The Securities Industry and Financial Markets Association, Spark Institute, National Association for Fixed Annuities, and the Insured Retirement Institute are among the industry organizations lobbying for a 180-day delay of the rule’s April 10 implementation date. The American Retirement Association has requested the first implementation date be delayed until January 1, 2018.
In comment letters to the Labor Department, the trade groups argue that the economic and legal analysis of the rule ordered by the White House will take longer than the proposed 60-day delay. The comment period for the proposed delay closed March 17.
Stakeholders have another three weeks to submit comments specific to Labor’s new analysis of the rule. That comment period is scheduled to close after the April 10 implementation date.
More than 1,000 comment letters were submitted regarding the proposed 60-day delay. The Department has indicated it will publish its determination on the proposed delay before April 10.
The ERISA Industry Committee, which advocates for large employers on retirement and health benefits, said it supports a 60-day delay, “at a minimum,” in its comment letter.
Will Hansen, senior vice president for retirement policy at ERIC, told BenefitsPro that plan sponsors have been receiving mixed messages from retirement plan service providers since President Trump issued the memorandum instructing Labor to execute a new review of the rule.
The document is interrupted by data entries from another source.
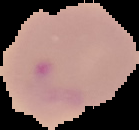
Summary:
  - Image size: 139×130 pixels
  - Result: malaria parasites detected
  - Preparation: thin blood smear
  - Image type: segmented cell region with the area outside set to blackDescribe the morphology of the erythrocytes.
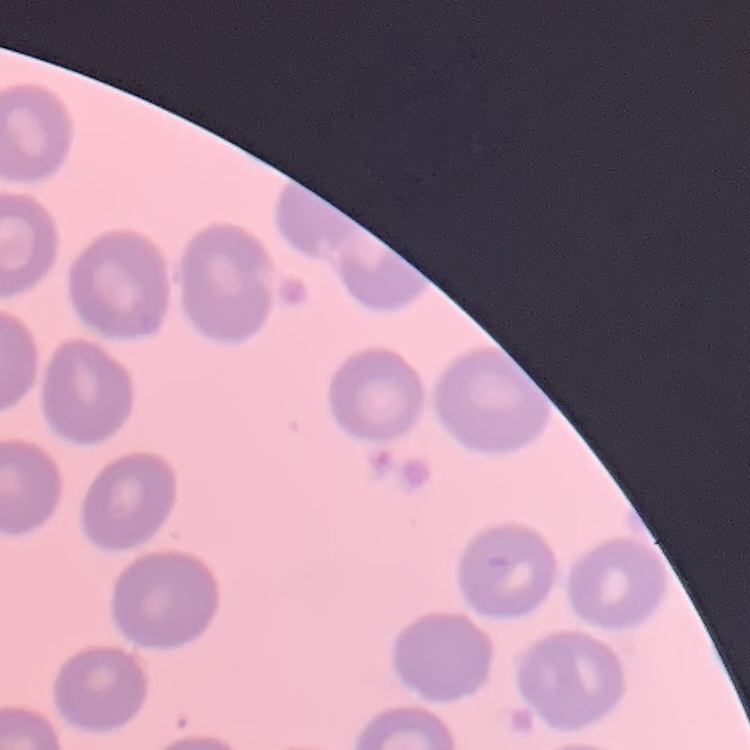
No rouleaux formation.

{
  "stain": "Field's or Giemsa",
  "image_type": "one tile cut from a larger photomicrograph",
  "preparation": "thin peripheral smear"
}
“Some service providers have been delaying their notifications to plan sponsors,” said Hansen. “For our members this a matter of certainty.”
The final rule’s clarification on plan education and guidance for human resource departments satisfied ERIC’s original concerns with the rule when it was proposed in 2015, according to Hansen.
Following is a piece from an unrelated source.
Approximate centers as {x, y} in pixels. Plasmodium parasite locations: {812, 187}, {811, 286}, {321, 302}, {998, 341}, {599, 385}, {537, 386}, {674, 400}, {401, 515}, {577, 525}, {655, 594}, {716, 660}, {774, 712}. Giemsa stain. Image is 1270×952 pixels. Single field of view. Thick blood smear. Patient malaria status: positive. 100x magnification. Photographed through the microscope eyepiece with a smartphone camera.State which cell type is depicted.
But sponsors’ lack of clarity — and not the provisions of the rule — warrants the delay, said Hansen.
“Speculation over the delay should not have impacted notification to plan sponsors,” he added. Without notification and contractual clarity regarding how record keepers’ services will change under the rule, sponsors are unable to clearly communicate with participants regarding potential changes to plan administration.
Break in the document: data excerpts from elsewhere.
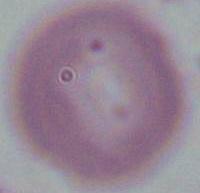
An erythrocyte.

modality: micrograph
magnification: 1000x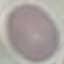

{
  "malaria_status": "uninfected",
  "stain": "Giemsa",
  "preparation": "thin smear",
  "capture": "smartphone through the microscope eyepiece",
  "image_type": "cell patch, automatically extracted from a larger field of view and resized to 64 × 64 pixels"
}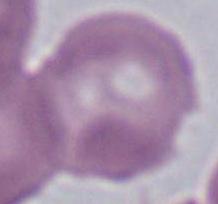 Photomicrograph. A red blood cell is shown. 1000x magnification.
That leaves sponsors “looking like the bad guy” in the eyes of participants, said Hansen.
While ERIC’s members are mixed on the merits and utility of the fiduciary rule, “a large majority of our members can point to instances where it would be beneficial to plan participant,” he said.
Ultimately, sponsors need to understand how their contracts with service providers will be impacted, irrespective of whether the rule is implemented as written, or if it is revised, Hansen underscored.
“If services decrease, all sponsors want is time to analyze the impact and determine where they are able to fill in the gaps,” he said.
“Plan sponsors want to assure participants have the ability to retire and that they are receiving best-in-class advice — ultimately, that’s where our members land on the fiduciary rule,” he added.